◆ Extrait de la source
Des anguilles? s'enquiert un des dignitaires au milieu d'autres moues perplexes. Oui, c'est un petit serpent d'eau, explique quelqu'un. Ah! une wegorz, s'exclame finalement la directrice des affaires économiques au bureau du président de l'Assemblée régionale de la Grande Pologne, qui s'empresse de refiler la traduction au vice-président, l'équivalent d'un vice-premier ministre provincial.

Victoriaville, c'est la troisième et dernière étape d'une mission économique d'élus et de dignitaires polonais. Avant Victo, il y a eu, plus tôt dans la semaine, les régions de Toronto et de Montréal, qui font saliver les Polonais avec leur industrie aérospatiale. Et dans les derniers mois, la délégation de Grande Pologne s'est aussi rendue en Inde et au Brésil, là aussi à la recherche d'occasions d'affaires.

«Tout ce qui est innovateur est bienvenu (en tant qu'investissement)», explique en entrevue le vice-président de l'Assemblée régionale Leszek Wojtasiak, quand on lui demande ce que sa bande et lui sont venus faire dans les Bois-Francs.

◆ Matériel fourni
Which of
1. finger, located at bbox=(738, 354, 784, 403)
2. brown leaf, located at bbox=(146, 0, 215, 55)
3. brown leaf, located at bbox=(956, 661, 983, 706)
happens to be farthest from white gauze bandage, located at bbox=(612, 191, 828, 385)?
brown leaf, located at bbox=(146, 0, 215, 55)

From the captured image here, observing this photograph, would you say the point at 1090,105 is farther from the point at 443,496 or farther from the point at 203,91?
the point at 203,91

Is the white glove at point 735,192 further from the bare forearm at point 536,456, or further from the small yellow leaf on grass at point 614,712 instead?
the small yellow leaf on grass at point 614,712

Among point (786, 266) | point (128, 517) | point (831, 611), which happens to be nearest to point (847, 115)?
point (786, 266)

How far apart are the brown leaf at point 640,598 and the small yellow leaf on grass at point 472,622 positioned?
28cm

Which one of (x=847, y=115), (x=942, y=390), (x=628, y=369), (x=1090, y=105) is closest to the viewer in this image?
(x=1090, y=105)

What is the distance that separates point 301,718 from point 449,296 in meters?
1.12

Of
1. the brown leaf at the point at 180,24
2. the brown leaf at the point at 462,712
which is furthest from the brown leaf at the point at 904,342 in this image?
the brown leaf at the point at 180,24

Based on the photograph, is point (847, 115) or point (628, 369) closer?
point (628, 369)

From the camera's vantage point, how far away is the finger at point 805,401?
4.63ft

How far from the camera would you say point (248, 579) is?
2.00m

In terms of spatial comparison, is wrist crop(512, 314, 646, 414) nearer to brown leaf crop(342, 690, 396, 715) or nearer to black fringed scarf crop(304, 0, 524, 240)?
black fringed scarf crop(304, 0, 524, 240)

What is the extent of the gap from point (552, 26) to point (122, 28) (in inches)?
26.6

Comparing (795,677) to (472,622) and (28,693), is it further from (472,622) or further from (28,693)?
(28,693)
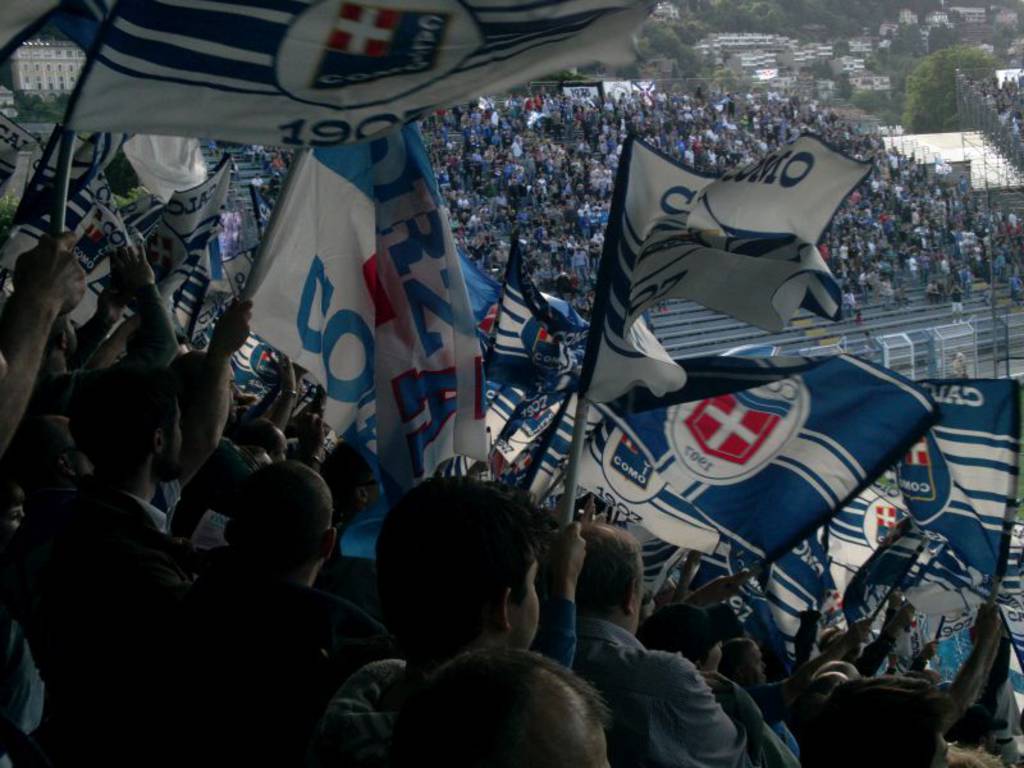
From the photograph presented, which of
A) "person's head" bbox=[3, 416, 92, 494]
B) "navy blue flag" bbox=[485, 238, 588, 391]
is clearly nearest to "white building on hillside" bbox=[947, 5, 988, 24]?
"navy blue flag" bbox=[485, 238, 588, 391]

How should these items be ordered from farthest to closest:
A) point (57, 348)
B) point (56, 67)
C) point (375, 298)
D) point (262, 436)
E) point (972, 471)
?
point (56, 67) → point (972, 471) → point (262, 436) → point (57, 348) → point (375, 298)

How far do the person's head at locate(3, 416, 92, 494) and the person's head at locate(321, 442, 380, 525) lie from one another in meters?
0.82

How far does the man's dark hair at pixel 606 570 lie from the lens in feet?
7.97

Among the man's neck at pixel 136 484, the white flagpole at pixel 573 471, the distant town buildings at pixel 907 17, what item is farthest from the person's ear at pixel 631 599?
the distant town buildings at pixel 907 17

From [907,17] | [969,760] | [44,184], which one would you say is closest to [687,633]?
[969,760]

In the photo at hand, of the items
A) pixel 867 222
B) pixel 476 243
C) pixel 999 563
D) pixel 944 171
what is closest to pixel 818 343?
pixel 476 243

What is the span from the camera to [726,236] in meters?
3.89

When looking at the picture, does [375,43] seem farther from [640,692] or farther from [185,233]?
[185,233]

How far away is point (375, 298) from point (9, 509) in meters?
1.01

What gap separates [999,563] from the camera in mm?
4789

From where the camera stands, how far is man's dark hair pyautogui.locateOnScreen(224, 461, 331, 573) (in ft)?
7.70

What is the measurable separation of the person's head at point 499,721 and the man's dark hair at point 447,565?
479mm

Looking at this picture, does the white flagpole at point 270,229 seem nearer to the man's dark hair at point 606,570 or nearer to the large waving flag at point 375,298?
the large waving flag at point 375,298

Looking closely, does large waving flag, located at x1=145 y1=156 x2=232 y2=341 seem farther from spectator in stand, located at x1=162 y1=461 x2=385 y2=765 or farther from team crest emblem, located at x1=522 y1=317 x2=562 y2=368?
spectator in stand, located at x1=162 y1=461 x2=385 y2=765
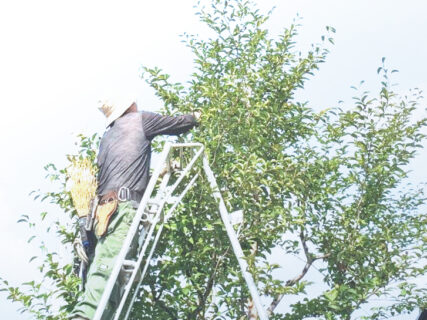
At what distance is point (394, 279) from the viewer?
666 centimetres

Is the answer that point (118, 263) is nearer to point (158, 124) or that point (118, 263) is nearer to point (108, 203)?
point (108, 203)

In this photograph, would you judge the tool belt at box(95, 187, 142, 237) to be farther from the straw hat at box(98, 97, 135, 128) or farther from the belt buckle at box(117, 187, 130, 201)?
the straw hat at box(98, 97, 135, 128)

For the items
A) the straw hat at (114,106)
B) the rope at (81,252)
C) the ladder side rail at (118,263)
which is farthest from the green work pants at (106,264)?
the straw hat at (114,106)

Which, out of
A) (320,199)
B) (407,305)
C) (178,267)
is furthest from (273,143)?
(407,305)

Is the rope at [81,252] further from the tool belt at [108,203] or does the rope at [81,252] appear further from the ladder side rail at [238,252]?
the ladder side rail at [238,252]

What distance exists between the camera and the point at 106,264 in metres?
4.48

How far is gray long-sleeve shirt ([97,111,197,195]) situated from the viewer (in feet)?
16.0

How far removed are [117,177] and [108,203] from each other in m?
0.22

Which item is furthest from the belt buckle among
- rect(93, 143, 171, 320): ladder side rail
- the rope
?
the rope

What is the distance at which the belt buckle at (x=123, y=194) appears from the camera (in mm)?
4762

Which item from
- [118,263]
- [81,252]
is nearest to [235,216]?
[81,252]

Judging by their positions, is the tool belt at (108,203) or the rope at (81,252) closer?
the tool belt at (108,203)

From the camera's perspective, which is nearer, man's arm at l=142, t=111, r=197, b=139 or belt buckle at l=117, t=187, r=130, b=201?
belt buckle at l=117, t=187, r=130, b=201

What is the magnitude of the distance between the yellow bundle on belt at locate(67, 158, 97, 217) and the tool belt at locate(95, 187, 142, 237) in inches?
9.8
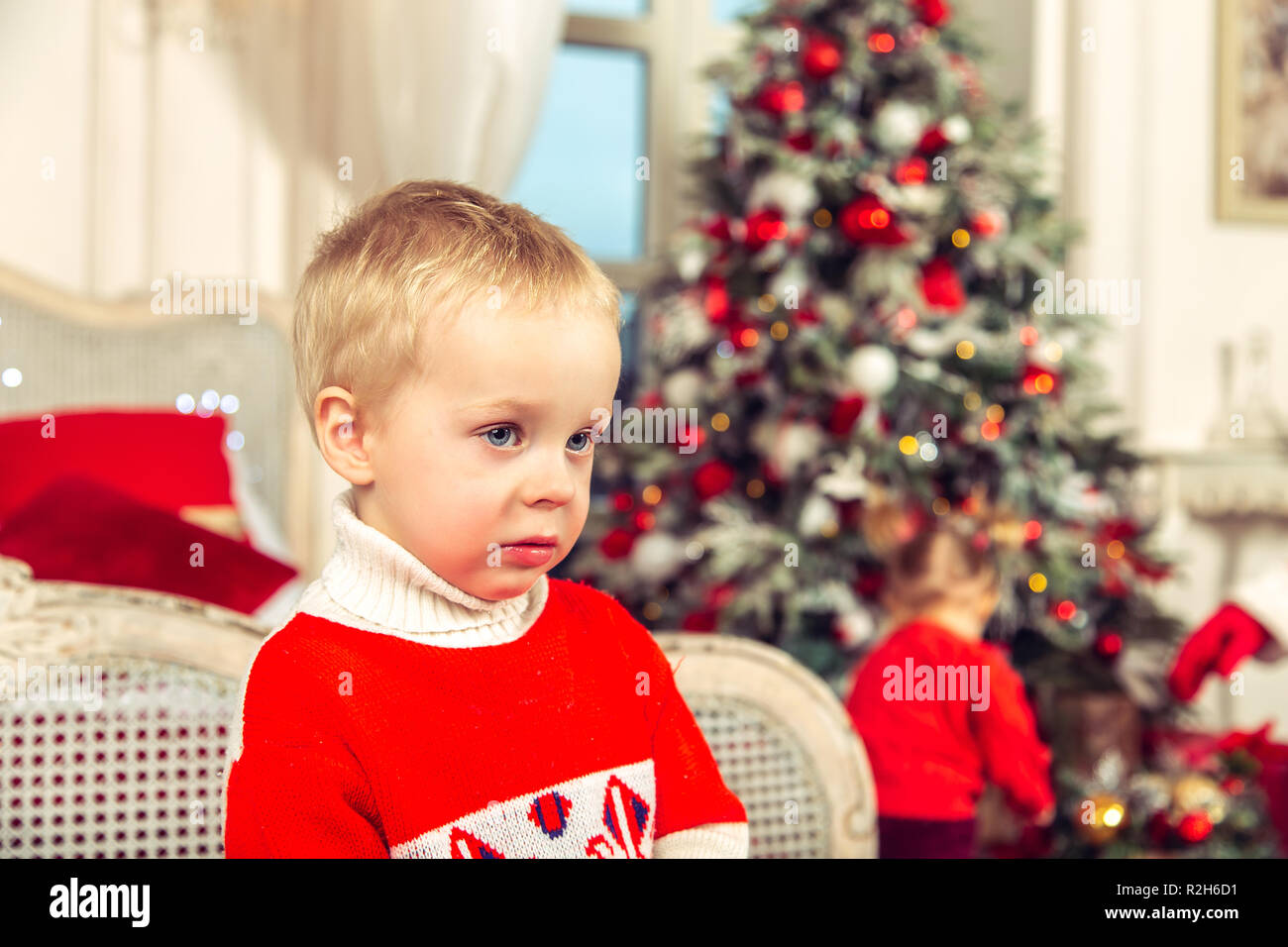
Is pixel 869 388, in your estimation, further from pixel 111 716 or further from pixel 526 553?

◆ Court exercice
Répondez aux questions suivantes sur l'extrait consacré à la mission polonaise.
1. Quelle ville constitue la troisième et dernière étape de la mission?
2. Dans quels pays la délégation de Grande Pologne s'est-elle rendue au cours des derniers mois?
3. Comment s'appelle le vice-président de l'Assemblée régionale?

◆ La solution
1. Victoriaville.
2. En Inde et au Brésil.
3. Leszek Wojtasiak.